Produção[editar | editar código-fonte]

O filme é baseado na história da luta de Chris Gardner, que chegou a ser um sem-teto antes de virar empresário.

Desenvolvimento[editar | editar código-fonte]

O empresário Chris Gardner percebeu que sua história tinha um alto potencial para se tornar um filme de Hollywood após participar de uma entrevista no programa 20/20 da emissora de televisão americana ABC em janeiro de 2002.[6] Ele publicou sua autobiografia em 23 de maio de 2006 e depois se tornou um produtor associado do filme. O longa tomou algumas liberdades de roteiro com a verdadeira história de vida de Gardner; certos detalhes e eventos que ocorreram ao longo de vários anos foram compactados em um tempo relativamente curto e, apesar de Jaden tendo oito anos na época da produção, Chris foi normalmente retratado como sendo um garoto de cinco anos. Chris Gardner realizou uma breve aparição no fim do filme, apesar de não creditado nos créditos do longa.

Escolha do elenco[editar | editar código-fonte]

Chris Gardner inicialmente pensou que Smith era uma má escolha, mesmo ele sendo um ator bastante conhecido por suas atuações em filmes de grande sucesso. No entanto, ele afirmou que sua filha Jacintha disse: “Se ele [Smith] pode interpretar Muhammad Ali, ele pode interpretar você!”, referindo-se ao papel de Smith na cinebiografia Ali, de 2001.[7]

Trilha sonora[editar | editar código-fonte]

A gravadora Varèse Sarabande lançou um álbum com a trilha sonora do filme composta por Andrea Guerra em 9 de janeiro de 2007.

N.º Título Duração
1. “Opening” 3:09
2. “Being Stupid” 1:39
3. “Running” 1:30
4. “Trouble at Home” 1:30
5. “Rubiks Cube Taxi” 1:53
6. “Park Chase” 2:29
7. “Linda Leaves” 4:02
8. “Night at Police Station” 1:36
9. “Possibly” 1:45
10. “Where’s My Shoe” 4:20
11. “To the Game/Touchdown” 1:37
12. “Locked Out” 2:20
13. “Dinosaurs” 2:40
14. “Homeless” 1:55
15. “Happyness” 3:50
16. “Welcome Chris” 3:45
Duração total:
40:00

No filme também aparecem brevemente algumas canções cantadas como “Higher Ground” e “Jesus Children of America”, ambas de Stevie Wonder, e “Lord, Don’t Move the Mountain” escrita pelas cantoras gospel Mahalia Jackson e Doris Akers e interpretada pelo coral da igreja Glide Memorial Church.

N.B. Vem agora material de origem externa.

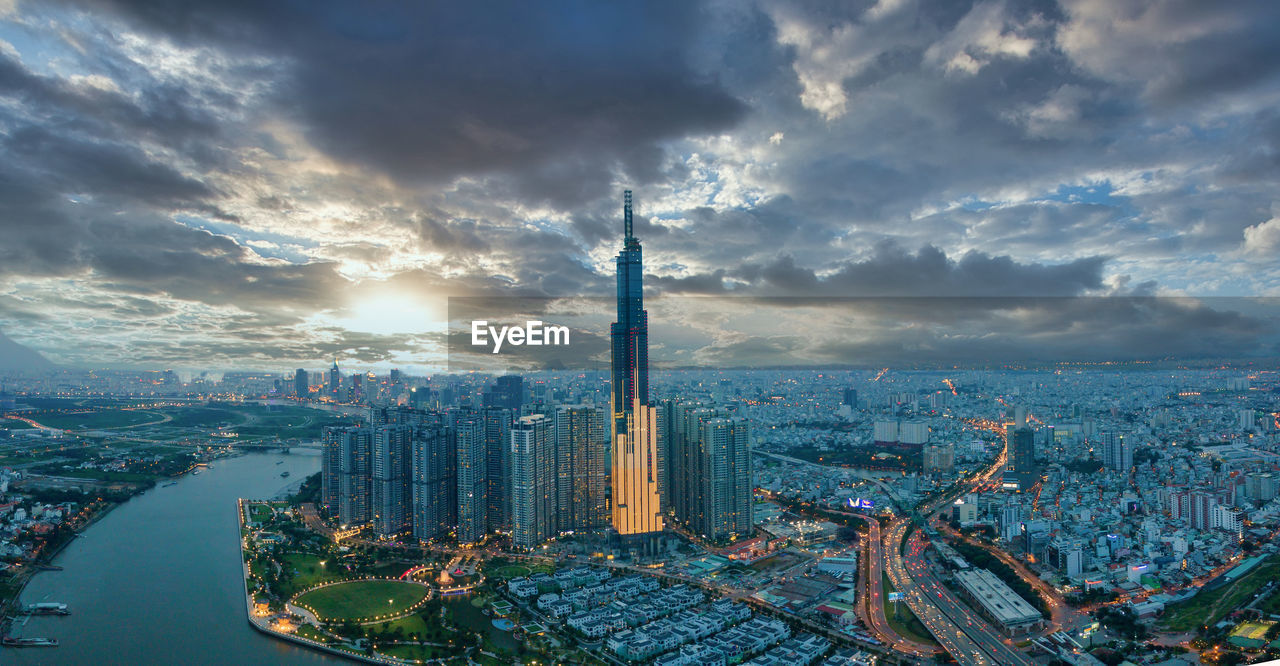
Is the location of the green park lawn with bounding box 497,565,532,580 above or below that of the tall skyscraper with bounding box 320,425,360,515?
below

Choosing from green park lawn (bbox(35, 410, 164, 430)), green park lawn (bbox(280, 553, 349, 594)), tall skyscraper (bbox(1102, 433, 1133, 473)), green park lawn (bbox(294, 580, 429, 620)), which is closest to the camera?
green park lawn (bbox(294, 580, 429, 620))

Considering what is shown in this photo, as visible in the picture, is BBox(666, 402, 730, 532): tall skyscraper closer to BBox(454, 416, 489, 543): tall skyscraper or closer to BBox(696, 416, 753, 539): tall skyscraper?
BBox(696, 416, 753, 539): tall skyscraper

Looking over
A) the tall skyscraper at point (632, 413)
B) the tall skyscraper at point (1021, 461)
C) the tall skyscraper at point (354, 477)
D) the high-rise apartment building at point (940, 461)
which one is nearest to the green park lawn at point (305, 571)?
the tall skyscraper at point (354, 477)

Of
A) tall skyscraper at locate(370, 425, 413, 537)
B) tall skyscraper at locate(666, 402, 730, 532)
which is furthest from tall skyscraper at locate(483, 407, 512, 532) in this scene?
tall skyscraper at locate(666, 402, 730, 532)

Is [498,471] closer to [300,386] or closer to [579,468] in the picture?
[579,468]

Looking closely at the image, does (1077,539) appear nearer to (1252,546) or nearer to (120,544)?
(1252,546)

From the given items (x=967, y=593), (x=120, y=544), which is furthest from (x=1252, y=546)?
(x=120, y=544)

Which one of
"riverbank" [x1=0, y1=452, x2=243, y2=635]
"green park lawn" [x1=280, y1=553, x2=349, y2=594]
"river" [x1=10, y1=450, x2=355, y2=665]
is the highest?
"riverbank" [x1=0, y1=452, x2=243, y2=635]
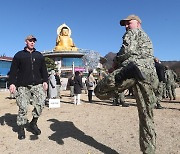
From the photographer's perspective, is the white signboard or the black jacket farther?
the white signboard

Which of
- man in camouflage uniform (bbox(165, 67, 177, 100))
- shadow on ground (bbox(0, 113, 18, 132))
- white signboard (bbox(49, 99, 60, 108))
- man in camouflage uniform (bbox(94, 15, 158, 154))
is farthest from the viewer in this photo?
man in camouflage uniform (bbox(165, 67, 177, 100))

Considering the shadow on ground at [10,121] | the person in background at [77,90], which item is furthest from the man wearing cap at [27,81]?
the person in background at [77,90]

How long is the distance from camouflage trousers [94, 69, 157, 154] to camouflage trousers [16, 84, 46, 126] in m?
2.59

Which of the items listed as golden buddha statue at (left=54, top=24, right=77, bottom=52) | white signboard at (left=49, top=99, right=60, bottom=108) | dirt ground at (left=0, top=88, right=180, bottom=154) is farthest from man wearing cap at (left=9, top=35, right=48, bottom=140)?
golden buddha statue at (left=54, top=24, right=77, bottom=52)

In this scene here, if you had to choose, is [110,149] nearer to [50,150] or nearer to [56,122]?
[50,150]

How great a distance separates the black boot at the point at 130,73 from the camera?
4012 millimetres

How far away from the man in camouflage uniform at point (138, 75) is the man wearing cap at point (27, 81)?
2.54 meters

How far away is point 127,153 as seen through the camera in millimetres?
5020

Lançamento[editar | editar código-fonte]

Bilheteria[editar | editar código-fonte]

O filme estreou em primeiro lugar nas bilheterias norte-americanas, faturando US$ 27 milhões durante o fim de semana de estreia e superando filmes fortemente promovidos, como Eragon e Charlotte’s Web. Foi a sexta abertura consecutiva de um filme de Will Smith em primeiro lugar e um dos blockbusters consecutivos de mais de US$ 100 milhões do ator. O filme arrecadou US$ 162.586.036 nos mercados americano e canadense.

Na esperança de que a história de Gardner inspirasse os cidadãos oprimidos de Chattanooga, no estado americano do Tennessee, a alcançar independência financeira e assumir maior responsabilidade pelo bem-estar de suas famílias, o prefeito da cidade organizou uma exibição do filme para os sem-teto do local.[8] O próprio Gardner achou que era imperativo compartilhar sua história em prol de suas questões sociais generalizadas: “Quando falo sobre alcoolismo em casa, violência doméstica, abuso infantil, analfabetismo e todas essas questões universais; elas não se limitam apenas aos temas dos selos nos códigos postais”, disse ele.[9]

Recepção crítica[editar | editar código-fonte]

O filme foi recebido de maneira geralmente positiva pelos críticos, com Will Smith recebendo inúmeros elogios por sua atuação. O site de críticas de filmes Rotten Tomatoes calculou uma aprovação geral de 67% com base em 175 críticas, com uma classificação média de 6.39/10; o consenso crítico do site diz: “A atuação sincera de Will Smith eleva The Pursuit of Happyness acima de um mero melodrama”.[10]

Para o San Francisco ChronicleMick LaSalle disse: “A grande surpresa do filme é que ele não é brega. A beleza do filme é sua honestidade. Em seus contornos, não se parece com a história de sucesso usual mostrada na tela, em que, após um intervalo razoável de decepção, chega o sucesso embrulhado em uma fita e um arco. Em vez disso, essa história de sucesso segue o padrão mais comum na vida – ela narra uma série de falhas e derrotas enjoativas, oportunidades perdidas, tudo acompanhado por um acréscimo concomitante de vitórias quase imperceptíveis que gradualmente equivalem a algo. Em outras palavras, tudo parece real”.[11]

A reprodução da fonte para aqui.